> _Dataset entries_:

'''

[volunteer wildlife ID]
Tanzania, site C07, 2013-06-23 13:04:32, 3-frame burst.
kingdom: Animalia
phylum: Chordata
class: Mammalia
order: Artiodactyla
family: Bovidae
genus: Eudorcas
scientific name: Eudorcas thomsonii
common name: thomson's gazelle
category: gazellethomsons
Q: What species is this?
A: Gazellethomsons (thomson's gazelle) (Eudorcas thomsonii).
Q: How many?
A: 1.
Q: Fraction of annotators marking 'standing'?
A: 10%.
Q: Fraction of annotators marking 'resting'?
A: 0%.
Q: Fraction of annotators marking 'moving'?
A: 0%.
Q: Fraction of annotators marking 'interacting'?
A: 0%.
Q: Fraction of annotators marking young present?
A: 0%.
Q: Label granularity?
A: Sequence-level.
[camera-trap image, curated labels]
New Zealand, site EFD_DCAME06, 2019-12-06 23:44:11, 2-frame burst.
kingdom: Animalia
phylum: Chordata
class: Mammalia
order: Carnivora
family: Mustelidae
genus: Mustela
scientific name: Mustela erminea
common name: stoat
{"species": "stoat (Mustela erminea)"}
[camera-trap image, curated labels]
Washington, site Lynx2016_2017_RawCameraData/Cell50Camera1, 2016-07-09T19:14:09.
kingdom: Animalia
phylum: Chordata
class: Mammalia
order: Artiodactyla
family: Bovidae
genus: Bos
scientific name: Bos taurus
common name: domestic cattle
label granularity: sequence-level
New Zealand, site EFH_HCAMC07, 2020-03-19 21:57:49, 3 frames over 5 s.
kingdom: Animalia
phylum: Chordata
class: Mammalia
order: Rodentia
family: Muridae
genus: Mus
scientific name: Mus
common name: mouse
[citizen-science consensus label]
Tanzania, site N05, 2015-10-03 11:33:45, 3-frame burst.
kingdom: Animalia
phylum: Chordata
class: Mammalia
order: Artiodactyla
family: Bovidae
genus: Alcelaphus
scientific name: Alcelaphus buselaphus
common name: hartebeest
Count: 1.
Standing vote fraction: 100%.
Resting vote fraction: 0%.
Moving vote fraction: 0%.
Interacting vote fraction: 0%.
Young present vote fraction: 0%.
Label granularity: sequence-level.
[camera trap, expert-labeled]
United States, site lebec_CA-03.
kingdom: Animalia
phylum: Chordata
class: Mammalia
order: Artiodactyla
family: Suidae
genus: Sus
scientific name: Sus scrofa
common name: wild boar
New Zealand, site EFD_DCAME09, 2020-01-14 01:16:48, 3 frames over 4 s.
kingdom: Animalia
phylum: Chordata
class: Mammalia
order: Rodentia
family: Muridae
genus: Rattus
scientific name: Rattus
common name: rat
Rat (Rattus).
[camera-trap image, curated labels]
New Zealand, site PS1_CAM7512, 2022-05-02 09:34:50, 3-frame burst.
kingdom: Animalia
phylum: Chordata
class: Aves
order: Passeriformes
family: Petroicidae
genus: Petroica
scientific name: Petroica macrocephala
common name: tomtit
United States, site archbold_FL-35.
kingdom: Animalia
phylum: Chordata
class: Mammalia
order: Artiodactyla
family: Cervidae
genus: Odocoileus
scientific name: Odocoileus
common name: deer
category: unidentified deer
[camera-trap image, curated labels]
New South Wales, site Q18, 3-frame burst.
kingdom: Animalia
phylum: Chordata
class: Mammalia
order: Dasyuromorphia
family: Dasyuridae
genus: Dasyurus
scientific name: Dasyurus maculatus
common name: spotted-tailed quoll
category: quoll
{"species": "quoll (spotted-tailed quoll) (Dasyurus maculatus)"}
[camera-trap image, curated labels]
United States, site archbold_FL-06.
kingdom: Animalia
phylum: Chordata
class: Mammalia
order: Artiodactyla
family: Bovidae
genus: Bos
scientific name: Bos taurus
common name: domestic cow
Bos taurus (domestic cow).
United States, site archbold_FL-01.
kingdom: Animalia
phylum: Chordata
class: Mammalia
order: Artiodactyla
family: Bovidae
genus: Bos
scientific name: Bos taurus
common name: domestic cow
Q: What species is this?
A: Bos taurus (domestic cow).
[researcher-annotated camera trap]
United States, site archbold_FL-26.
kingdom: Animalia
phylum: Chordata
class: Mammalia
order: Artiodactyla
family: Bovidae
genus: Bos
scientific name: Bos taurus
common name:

'''

> _What to do_:
Could you retype all of the entries, leaving every character unchanged?

> _Result below_:
[volunteer wildlife ID]
Tanzania, site C07, 2013-06-23 13:04:32, 3-frame burst.
kingdom: Animalia
phylum: Chordata
class: Mammalia
order: Artiodactyla
family: Bovidae
genus: Eudorcas
scientific name: Eudorcas thomsonii
common name: thomson's gazelle
category: gazellethomsons
Q: What species is this?
A: Gazellethomsons (thomson's gazelle) (Eudorcas thomsonii).
Q: How many?
A: 1.
Q: Fraction of annotators marking 'standing'?
A: 10%.
Q: Fraction of annotators marking 'resting'?
A: 0%.
Q: Fraction of annotators marking 'moving'?
A: 0%.
Q: Fraction of annotators marking 'interacting'?
A: 0%.
Q: Fraction of annotators marking young present?
A: 0%.
Q: Label granularity?
A: Sequence-level.
[camera-trap image, curated labels]
New Zealand, site EFD_DCAME06, 2019-12-06 23:44:11, 2-frame burst.
kingdom: Animalia
phylum: Chordata
class: Mammalia
order: Carnivora
family: Mustelidae
genus: Mustela
scientific name: Mustela erminea
common name: stoat
{"species": "stoat (Mustela erminea)"}
[camera-trap image, curated labels]
Washington, site Lynx2016_2017_RawCameraData/Cell50Camera1, 2016-07-09T19:14:09.
kingdom: Animalia
phylum: Chordata
class: Mammalia
order: Artiodactyla
family: Bovidae
genus: Bos
scientific name: Bos taurus
common name: domestic cattle
label granularity: sequence-level
New Zealand, site EFH_HCAMC07, 2020-03-19 21:57:49, 3 frames over 5 s.
kingdom: Animalia
phylum: Chordata
class: Mammalia
order: Rodentia
family: Muridae
genus: Mus
scientific name: Mus
common name: mouse
[citizen-science consensus label]
Tanzania, site N05, 2015-10-03 11:33:45, 3-frame burst.
kingdom: Animalia
phylum: Chordata
class: Mammalia
order: Artiodactyla
family: Bovidae
genus: Alcelaphus
scientific name: Alcelaphus buselaphus
common name: hartebeest
Count: 1.
Standing vote fraction: 100%.
Resting vote fraction: 0%.
Moving vote fraction: 0%.
Interacting vote fraction: 0%.
Young present vote fraction: 0%.
Label granularity: sequence-level.
[camera trap, expert-labeled]
United States, site lebec_CA-03.
kingdom: Animalia
phylum: Chordata
class: Mammalia
order: Artiodactyla
family: Suidae
genus: Sus
scientific name: Sus scrofa
common name: wild boar
New Zealand, site EFD_DCAME09, 2020-01-14 01:16:48, 3 frames over 4 s.
kingdom: Animalia
phylum: Chordata
class: Mammalia
order: Rodentia
family: Muridae
genus: Rattus
scientific name: Rattus
common name: rat
Rat (Rattus).
[camera-trap image, curated labels]
New Zealand, site PS1_CAM7512, 2022-05-02 09:34:50, 3-frame burst.
kingdom: Animalia
phylum: Chordata
class: Aves
order: Passeriformes
family: Petroicidae
genus: Petroica
scientific name: Petroica macrocephala
common name: tomtit
United States, site archbold_FL-35.
kingdom: Animalia
phylum: Chordata
class: Mammalia
order: Artiodactyla
family: Cervidae
genus: Odocoileus
scientific name: Odocoileus
common name: deer
category: unidentified deer
[camera-trap image, curated labels]
New South Wales, site Q18, 3-frame burst.
kingdom: Animalia
phylum: Chordata
class: Mammalia
order: Dasyuromorphia
family: Dasyuridae
genus: Dasyurus
scientific name: Dasyurus maculatus
common name: spotted-tailed quoll
category: quoll
{"species": "quoll (spotted-tailed quoll) (Dasyurus maculatus)"}
[camera-trap image, curated labels]
United States, site archbold_FL-06.
kingdom: Animalia
phylum: Chordata
class: Mammalia
order: Artiodactyla
family: Bovidae
genus: Bos
scientific name: Bos taurus
common name: domestic cow
Bos taurus (domestic cow).
United States, site archbold_FL-01.
kingdom: Animalia
phylum: Chordata
class: Mammalia
order: Artiodactyla
family: Bovidae
genus: Bos
scientific name: Bos taurus
common name: domestic cow
Q: What species is this?
A: Bos taurus (domestic cow).
[researcher-annotated camera trap]
United States, site archbold_FL-26.
kingdom: Animalia
phylum: Chordata
class: Mammalia
order: Artiodactyla
family: Bovidae
genus: Bos
scientific name: Bos taurus
common name:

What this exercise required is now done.